Monitor Lindy AI agent execution health, automation success rates, and response latency. Key observability signals for Lindy include agent run duration, step-level success/failure within multi-step automations, trigger frequency (how often agents are invoked), and per-agent cost tracking based on Lindy's per-agent pricing model where each active agent incurs a fixed monthly cost.
LINDY_API_KEY
Configure Lindy webhooks to push events on agent run completion:
Key panels: agent run success/failure rate (stacked bar), run duration p50/p95 by agent, step failure heatmap (which steps fail most), trigger frequency (runs/hour), and active agent count vs billing (since Lindy charges per active agent).
For detailed implementation code and configurations, load the reference guide:
Read(${CLAUDE_SKILL_DIR}/references/implementation-guide.md)

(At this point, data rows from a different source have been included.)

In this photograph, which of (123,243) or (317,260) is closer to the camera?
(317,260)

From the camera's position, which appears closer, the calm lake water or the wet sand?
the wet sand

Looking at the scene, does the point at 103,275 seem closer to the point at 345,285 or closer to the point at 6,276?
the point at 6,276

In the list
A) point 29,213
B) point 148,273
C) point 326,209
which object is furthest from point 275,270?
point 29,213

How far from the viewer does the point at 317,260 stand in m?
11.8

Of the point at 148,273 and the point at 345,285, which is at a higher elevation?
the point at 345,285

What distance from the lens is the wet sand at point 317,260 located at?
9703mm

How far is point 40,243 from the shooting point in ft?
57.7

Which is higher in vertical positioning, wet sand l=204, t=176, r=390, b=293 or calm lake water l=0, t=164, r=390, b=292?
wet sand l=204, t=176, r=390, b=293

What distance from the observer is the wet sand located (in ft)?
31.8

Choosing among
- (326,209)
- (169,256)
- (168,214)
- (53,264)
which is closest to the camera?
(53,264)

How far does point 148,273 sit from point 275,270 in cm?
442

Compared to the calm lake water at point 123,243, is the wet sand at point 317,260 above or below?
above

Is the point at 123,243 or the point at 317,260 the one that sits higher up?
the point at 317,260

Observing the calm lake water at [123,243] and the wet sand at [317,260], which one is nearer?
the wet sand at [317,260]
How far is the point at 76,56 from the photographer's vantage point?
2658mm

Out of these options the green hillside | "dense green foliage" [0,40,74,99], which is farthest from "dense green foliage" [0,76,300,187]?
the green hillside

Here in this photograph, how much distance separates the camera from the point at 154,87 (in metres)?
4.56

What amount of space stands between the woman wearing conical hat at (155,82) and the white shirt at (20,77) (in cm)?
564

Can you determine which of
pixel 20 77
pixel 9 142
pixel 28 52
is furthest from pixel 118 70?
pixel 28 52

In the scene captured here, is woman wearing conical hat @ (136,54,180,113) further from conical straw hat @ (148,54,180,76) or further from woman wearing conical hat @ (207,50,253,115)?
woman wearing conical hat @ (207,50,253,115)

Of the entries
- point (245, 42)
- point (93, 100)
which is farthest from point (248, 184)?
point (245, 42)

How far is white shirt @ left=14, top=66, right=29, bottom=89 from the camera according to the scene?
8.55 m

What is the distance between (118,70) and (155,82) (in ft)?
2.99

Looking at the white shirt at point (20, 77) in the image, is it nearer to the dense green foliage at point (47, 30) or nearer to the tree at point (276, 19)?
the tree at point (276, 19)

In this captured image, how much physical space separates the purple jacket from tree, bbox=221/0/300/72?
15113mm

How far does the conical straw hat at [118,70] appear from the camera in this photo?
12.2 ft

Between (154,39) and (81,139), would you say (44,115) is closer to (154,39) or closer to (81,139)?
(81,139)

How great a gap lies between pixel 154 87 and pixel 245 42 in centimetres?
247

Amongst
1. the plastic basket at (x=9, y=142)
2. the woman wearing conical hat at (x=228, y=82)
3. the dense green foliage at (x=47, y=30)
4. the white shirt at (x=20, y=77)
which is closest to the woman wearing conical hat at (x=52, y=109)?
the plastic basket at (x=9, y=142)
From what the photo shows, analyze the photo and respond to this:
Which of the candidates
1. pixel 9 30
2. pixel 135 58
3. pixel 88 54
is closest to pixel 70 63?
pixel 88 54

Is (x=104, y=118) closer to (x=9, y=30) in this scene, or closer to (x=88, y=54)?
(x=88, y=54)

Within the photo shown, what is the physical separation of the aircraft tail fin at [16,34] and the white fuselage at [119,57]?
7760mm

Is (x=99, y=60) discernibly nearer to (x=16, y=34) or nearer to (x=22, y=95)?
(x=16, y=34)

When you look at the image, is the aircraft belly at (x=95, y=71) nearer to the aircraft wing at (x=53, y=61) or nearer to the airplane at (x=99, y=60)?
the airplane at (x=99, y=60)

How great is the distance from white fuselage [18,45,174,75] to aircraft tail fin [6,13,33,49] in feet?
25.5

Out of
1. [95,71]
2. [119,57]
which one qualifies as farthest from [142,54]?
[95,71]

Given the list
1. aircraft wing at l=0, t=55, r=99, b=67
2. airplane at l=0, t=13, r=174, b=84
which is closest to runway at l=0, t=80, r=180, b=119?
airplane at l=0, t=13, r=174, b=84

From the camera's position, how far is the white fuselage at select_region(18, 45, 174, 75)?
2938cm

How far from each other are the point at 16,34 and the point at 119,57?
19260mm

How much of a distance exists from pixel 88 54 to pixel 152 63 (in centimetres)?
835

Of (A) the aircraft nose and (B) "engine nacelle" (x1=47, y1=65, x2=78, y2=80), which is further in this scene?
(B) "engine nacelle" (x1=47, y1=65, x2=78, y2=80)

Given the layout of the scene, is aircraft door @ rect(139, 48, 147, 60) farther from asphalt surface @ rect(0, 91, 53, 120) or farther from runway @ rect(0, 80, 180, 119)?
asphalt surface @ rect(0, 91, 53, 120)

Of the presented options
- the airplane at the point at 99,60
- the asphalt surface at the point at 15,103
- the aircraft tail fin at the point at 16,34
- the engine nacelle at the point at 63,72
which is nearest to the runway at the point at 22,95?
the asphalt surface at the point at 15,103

| Issue | Cause | Solution |
|---|---|---|
| Webhook not delivering | Endpoint returning non-2xx | Fix endpoint, check Lindy webhook logs |
| Run duration spike | Downstream API slow in agent step | Check step-level timing in run details |
| Agent marked inactive | No triggers firing | Verify trigger configuration (schedule, webhook, email) |
| Metrics exporter missing data | API rate limit on /runs |
Reduce polling frequency, use webhooks instead |
Basic usage: Apply lindy observability to a standard project setup with default configuration options.
Advanced scenario: Customize lindy observability for production environments with multiple constraints and team-specific requirements.
See monitoring implementation details for output format specifications.